Per mare o per terra, Mario Abbruzzese è il trionfatore di queste elezioni. A Cassino come a Sora. E pure ad Alatri. Ma anche a Latina e Terracina.
Mettiamo subito le cose in chiaro. A Cassino il risultato di Carlo Maria D’Alessandro è tutto e solo suo: un altro uomo al suo posto, sostenuto dalla stessa squadra, non avrebbe vinto. Le ragioni le abbiamo già spiegate in occasione del comizio finale (leggi qui il precedente). Ma pur con tutti questi meriti, se non ci fosse stato Mario Abbruzzese a spianargli la strada, Carlo Maria D’Alessandro non sarebbe stato candidato sindaco nemmeno nel migliore dei suoi sogni. Solo la dimensione dell’ex presidente del Consiglio Regionale ha potuto imporre quel nome alle aspirazioni di almeno mezza dozzina di pretendenti interni, con Giuseppe Di Mascio che abbandona il tavolo e rinnega l’appoggio alla coalizione, salvo tornare sui suoi passi dopo qualche giorno. Solo l’autorità di Mario ha potuto imporre ai candidati consigliere nella coalizione di sparire letteralmente dai giornali, lasciando tutta la scena al candidato sindaco dalla fedina penale immacolata ed il curriculum da funzionario pubblico che lavora in maniera eccellente tanto da portare Cassino in vetta alle classifiche regionali di produttività. Solo l’esperienza di Mario poteva intessere al buio rapporti ed alleanze inconfessabili mentre Carlo Maria faceva alla luce del sole il tour dei quartieri come una madonna di Fatima, strappando consensi ad un sindaco che passa per snob.
Solo Mario Abbruzzese poteva far vincere il suo candidato usando le stesse armi che cinque anni fa avevano eletto Giuseppe Golini Petrarcone. Che ora Peppino ha dimenticato di indossare. E che Mario gli ha scippato sotto il naso. Abbruzzese glielo ha spiegato quando si sono visti in collegamento via Teleuniverso, con la rabbia di chi ha dovuto abbozzare per un’intera campagna elettorale: «Caro signor Petrarcone, hai perso le elezioni perché non sei rimasto fedele a te stesso, ti sei snaturato: cinque anni fa hai vinto perché eri solo con i tuoi principi e contro tutti; oggi hai imbarcato gente improbabile come Marino Fardelli e Gabriele Picano che fino alla settimana prima di mettersi con te t’avevano parlato male su tutti i giornali. Questa si chiama sete di potere. E la gente l’ha capito. Tu non sei quello di cinque anni fa»

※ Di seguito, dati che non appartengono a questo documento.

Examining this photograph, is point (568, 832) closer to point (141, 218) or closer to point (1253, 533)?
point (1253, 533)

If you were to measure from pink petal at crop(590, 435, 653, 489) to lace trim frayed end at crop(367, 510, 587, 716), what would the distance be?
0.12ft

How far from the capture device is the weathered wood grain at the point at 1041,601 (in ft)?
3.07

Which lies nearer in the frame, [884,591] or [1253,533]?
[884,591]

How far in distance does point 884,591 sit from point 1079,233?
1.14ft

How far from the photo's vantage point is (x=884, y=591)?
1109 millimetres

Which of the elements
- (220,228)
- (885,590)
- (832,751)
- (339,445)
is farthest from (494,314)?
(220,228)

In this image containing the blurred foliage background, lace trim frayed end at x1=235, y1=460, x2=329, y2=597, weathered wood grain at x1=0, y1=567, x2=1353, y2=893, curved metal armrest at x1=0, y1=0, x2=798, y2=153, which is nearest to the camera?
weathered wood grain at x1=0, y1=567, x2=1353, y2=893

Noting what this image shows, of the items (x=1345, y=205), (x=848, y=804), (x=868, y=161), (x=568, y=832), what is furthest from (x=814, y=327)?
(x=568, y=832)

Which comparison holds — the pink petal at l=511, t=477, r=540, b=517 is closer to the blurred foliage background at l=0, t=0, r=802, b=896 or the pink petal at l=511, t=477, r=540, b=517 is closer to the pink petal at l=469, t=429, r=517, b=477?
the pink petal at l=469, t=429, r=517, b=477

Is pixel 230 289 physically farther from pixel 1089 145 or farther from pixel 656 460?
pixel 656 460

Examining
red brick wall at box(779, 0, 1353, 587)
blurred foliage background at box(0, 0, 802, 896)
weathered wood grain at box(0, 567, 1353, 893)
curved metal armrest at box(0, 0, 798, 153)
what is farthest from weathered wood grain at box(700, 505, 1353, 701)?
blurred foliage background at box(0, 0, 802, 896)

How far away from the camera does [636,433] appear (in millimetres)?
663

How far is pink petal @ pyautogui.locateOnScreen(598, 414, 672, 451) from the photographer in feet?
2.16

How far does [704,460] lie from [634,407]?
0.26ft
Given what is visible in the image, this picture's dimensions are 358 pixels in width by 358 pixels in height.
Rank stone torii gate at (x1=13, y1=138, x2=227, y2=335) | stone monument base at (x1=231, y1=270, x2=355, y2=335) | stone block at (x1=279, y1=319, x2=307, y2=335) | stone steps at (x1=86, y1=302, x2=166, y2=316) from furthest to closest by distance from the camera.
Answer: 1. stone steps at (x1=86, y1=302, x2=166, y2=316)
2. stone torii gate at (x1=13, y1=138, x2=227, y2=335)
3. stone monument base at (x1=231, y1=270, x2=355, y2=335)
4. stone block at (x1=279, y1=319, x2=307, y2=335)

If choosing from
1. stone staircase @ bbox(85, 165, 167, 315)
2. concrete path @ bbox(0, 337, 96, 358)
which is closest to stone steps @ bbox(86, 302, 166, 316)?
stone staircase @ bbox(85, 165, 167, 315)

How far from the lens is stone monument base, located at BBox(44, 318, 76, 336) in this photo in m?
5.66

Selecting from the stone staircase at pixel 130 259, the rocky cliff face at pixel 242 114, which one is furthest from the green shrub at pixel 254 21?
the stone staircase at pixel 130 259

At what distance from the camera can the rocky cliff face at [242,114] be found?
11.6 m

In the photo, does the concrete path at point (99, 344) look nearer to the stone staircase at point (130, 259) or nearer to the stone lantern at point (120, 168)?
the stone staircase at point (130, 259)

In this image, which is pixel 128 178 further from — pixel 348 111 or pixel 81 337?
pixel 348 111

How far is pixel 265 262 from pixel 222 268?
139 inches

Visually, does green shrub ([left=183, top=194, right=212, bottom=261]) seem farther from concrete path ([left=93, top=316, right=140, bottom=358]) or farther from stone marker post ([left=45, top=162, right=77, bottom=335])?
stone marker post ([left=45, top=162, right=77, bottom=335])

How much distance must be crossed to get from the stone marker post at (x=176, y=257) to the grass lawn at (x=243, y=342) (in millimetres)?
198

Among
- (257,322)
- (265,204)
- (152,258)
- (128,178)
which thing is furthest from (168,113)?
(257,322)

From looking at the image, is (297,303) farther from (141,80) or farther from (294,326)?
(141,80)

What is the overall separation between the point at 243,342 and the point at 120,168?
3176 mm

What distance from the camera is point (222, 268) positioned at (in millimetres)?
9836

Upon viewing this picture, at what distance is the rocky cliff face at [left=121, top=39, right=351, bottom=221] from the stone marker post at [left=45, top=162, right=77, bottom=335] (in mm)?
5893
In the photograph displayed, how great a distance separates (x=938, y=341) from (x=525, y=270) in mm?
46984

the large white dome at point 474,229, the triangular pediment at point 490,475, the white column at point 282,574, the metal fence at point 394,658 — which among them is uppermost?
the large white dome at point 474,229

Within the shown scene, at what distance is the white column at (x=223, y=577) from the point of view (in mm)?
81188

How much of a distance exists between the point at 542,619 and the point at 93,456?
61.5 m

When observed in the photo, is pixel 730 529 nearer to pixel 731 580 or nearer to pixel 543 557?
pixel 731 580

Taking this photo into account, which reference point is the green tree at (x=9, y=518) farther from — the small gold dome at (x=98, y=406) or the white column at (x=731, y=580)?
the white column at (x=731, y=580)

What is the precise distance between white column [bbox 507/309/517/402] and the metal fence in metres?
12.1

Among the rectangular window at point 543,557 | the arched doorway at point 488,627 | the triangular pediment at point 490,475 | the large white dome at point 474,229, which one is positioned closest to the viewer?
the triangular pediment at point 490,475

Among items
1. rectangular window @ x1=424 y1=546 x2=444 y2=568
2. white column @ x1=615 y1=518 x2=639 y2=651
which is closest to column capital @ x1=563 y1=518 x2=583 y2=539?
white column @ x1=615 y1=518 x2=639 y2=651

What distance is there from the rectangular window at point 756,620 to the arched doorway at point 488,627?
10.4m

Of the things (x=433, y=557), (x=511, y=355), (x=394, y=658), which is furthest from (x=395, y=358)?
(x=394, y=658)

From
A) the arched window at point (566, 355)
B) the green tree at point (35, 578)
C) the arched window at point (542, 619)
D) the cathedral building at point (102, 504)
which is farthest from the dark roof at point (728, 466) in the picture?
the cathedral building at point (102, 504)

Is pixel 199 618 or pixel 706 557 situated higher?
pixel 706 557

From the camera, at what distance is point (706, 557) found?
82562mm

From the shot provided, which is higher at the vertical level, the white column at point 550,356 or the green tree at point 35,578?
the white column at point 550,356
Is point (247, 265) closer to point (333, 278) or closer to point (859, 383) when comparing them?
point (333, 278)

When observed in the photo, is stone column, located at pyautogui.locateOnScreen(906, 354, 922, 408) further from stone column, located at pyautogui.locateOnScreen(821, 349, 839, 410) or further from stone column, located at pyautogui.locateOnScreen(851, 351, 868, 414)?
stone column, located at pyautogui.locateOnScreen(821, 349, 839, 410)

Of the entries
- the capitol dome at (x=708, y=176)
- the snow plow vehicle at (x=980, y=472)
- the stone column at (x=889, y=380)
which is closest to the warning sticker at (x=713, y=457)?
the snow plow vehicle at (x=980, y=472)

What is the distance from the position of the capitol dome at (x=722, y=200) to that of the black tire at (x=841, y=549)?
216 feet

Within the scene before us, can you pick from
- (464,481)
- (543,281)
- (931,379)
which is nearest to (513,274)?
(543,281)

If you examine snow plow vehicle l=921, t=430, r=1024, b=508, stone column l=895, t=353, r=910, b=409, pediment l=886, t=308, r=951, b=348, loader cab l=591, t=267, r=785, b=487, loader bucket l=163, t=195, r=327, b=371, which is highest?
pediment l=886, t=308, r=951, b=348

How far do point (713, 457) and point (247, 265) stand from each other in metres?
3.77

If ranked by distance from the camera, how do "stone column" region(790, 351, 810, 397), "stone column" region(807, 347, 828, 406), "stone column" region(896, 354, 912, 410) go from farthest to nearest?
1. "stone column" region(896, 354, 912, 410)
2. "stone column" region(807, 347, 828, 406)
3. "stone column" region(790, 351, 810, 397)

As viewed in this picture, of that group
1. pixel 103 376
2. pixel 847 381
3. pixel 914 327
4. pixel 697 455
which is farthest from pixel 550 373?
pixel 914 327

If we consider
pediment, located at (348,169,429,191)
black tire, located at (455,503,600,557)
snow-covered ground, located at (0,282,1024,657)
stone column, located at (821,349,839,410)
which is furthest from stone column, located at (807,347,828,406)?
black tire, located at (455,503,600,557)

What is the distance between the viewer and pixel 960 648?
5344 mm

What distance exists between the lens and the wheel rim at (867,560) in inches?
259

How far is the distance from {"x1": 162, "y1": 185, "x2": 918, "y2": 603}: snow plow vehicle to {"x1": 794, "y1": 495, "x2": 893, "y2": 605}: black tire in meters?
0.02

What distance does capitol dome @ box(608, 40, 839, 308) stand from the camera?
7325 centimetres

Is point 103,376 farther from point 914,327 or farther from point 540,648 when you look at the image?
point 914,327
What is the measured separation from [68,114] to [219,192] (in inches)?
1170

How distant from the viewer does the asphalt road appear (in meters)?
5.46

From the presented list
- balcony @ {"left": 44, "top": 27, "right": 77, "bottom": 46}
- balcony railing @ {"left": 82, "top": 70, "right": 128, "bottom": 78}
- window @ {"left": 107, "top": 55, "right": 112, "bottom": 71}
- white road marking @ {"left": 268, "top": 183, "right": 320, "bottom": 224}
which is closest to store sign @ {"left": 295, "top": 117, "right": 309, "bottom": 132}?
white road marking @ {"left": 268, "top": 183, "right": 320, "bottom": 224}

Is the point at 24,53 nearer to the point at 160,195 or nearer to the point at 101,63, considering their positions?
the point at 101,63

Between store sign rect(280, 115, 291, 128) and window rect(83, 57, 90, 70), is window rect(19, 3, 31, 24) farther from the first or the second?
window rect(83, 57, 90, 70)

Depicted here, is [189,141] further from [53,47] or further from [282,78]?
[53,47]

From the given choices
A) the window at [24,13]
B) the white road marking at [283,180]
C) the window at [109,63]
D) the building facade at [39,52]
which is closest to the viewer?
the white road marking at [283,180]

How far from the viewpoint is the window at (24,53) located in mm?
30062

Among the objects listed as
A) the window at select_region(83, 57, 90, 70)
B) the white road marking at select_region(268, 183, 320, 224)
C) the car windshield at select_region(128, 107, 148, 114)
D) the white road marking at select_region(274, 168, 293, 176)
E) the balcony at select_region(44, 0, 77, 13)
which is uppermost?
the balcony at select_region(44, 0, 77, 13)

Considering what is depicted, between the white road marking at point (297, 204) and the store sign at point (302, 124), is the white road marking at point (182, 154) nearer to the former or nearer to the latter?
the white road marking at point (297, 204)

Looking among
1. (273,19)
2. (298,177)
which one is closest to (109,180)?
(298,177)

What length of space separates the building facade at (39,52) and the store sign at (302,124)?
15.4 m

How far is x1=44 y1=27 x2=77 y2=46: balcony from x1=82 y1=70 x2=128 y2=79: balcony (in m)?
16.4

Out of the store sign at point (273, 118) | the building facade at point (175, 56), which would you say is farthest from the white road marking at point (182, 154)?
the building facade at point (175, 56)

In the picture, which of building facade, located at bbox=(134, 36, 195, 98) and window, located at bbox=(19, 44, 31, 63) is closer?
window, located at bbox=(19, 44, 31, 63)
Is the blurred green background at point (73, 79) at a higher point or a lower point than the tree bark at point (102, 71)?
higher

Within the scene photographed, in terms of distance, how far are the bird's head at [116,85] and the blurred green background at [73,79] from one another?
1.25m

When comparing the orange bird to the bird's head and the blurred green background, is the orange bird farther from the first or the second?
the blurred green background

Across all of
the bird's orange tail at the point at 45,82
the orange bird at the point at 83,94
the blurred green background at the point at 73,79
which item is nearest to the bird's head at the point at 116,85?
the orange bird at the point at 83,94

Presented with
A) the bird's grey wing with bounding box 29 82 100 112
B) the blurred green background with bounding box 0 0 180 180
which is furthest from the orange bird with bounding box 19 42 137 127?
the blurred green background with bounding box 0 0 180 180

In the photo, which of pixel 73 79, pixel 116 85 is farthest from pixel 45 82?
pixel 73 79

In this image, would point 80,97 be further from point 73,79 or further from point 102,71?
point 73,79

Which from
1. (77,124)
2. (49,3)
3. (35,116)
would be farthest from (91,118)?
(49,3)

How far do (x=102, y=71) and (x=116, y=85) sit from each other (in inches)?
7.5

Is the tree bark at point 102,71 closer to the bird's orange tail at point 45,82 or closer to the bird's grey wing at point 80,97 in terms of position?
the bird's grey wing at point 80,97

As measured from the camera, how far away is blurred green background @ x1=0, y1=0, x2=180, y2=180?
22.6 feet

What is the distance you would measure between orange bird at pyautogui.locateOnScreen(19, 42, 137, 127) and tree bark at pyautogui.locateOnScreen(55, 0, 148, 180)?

Allo stesso modo, a Sora Abbruzzese ha vinto perché ha fatto suo il meglio che gli avversari avevano a disposizione cinque anni fa. All’epoca il centrosinistra si era spaccato tra De Donatis (sostenuto da Francesco Scalia) e Antonio Lombardi (voluto a tutti i costi da Francesco De Angelis): risultato finale, due fallimenti. Oggi, il Pd ha scelto di appoggiare il sindaco uscente che 5 anni fa aveva combattuto e s’è schierato con Ernesto Tersigni. E Mario Abbruzzese si è preso Roberto De Donatis: lo ha convinto concedendogli tutto purché si mettesse a capo dello schieramento. Via il simbolo di Partito, via le mani dal Programma, nessuna ingerenza sui nomi degli assessori. Anche a Sora, come a Cassino, solo l’autorevolezza di Mario poteva imporre una soluzione simile a gente come Vittorio Di Carlo che aveva ben altre aspirazioni; solo Mario poteva chiedere a Giacomo Iula di lasciare il campo. Ed a Sora è stata un’altra vittoria.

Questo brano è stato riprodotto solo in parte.